*Metin kesiti*.
----------------

Geçtiğimiz
hafta, yurdumun bilim ve akademiyle imtihanında çok acı ve kederli bir manzara olarak
geçti tarihin sayfalarına. Belleklerde kalan en çarpıcı görüntü, Türkiye’nin kadim
akademisinin girişinde kolluk kuvvetlerinin ayakları altında çamura karışarak
çiğnenmiş ve ezilmiş cübbelerdi. Akademinin Türkiye’deki durumunu belki
fotoğrafçıların kurgulanmış mizansenleri bile bu kadar iyi ifade edemezdi. Bu
görüntü son Kanun Hükmünde Kararnamelerden birisi ile Türkiye’nin en köklü
üniversitesi denebilecek olan Ankara Üniversitesinden akademisyenlerin ihracı
ile ortaya çıktı. Onlarca akademisyenin Siyasal Bilgiler, İletişim ve Dil ve
Tarih Coğrafya Fakülteleriyle ilişiği kesildi. İbrahim Kaboğlu ve Yüksel Taşkın
gibi akademinin bilge isimleri bile bu fütursuz ihraç dalgasından payını alanlar
arasındaydı. Her ne kadar YÖK ve hükümet üyeleri bu kararın gözden
geçirileceğini ima etmiş olsalar da, son KHK ile yapılanlar 15 Temmuzdan bu yana
yürüyen süreçlerin giderek bulanıklaştığı, hedefini şaşırdığı ve gerekçesi her
ne olursa olsun FETÖ dışındaki kesimleri ciddi bir şekilde mağdur etmeye
başladığı kuşkusunu güçlendirdi.

----------------

*Materyal*.
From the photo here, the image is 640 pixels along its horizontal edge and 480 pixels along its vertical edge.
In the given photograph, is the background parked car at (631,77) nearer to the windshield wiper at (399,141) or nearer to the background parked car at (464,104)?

----------------

*Görev*. Metnin "Geçtiğimiz hafta" sözleriyle başlayan paragrafını, ana bilgilerini koruyarak kısa maddeler hâlinde yeniden yaz. Materyalin bu metinle hiçbir ilgisi yoktur.

*Yanıt*.
- Geçen hafta Türkiye'nin bilim ve akademi alanındaki sınavında acı ve kederli bir tablo yaşandı.
- En çarpıcı görüntü, Türkiye'nin kadim akademisinin girişinde kolluk kuvvetlerinin ayakları altında çamura karışıp çiğnenen cübbelerdi.
- Bu görüntü, son KHK'lerden biriyle Ankara Üniversitesinden akademisyenlerin ihraç edilmesiyle ortaya çıktı.
- Onlarca akademisyenin Siyasal Bilgiler, İletişim ile Dil ve Tarih-Coğrafya Fakülteleriyle ilişiği kesildi. İbrahim Kaboğlu ve Yüksel Taşkın da ihraç edilenler arasındaydı.
- YÖK ve hükümet üyeleri kararın gözden geçirileceğini ima etti.
- Buna karşın son KHK, 15 Temmuz'dan bu yana süren süreçlerle ilgili bir kuşkuyu güçlendirdi: Süreçler bulanıklaşıyor, hedefini şaşırıyor ve FETÖ dışındaki kesimleri ciddi biçimde mağdur etmeye başlıyor.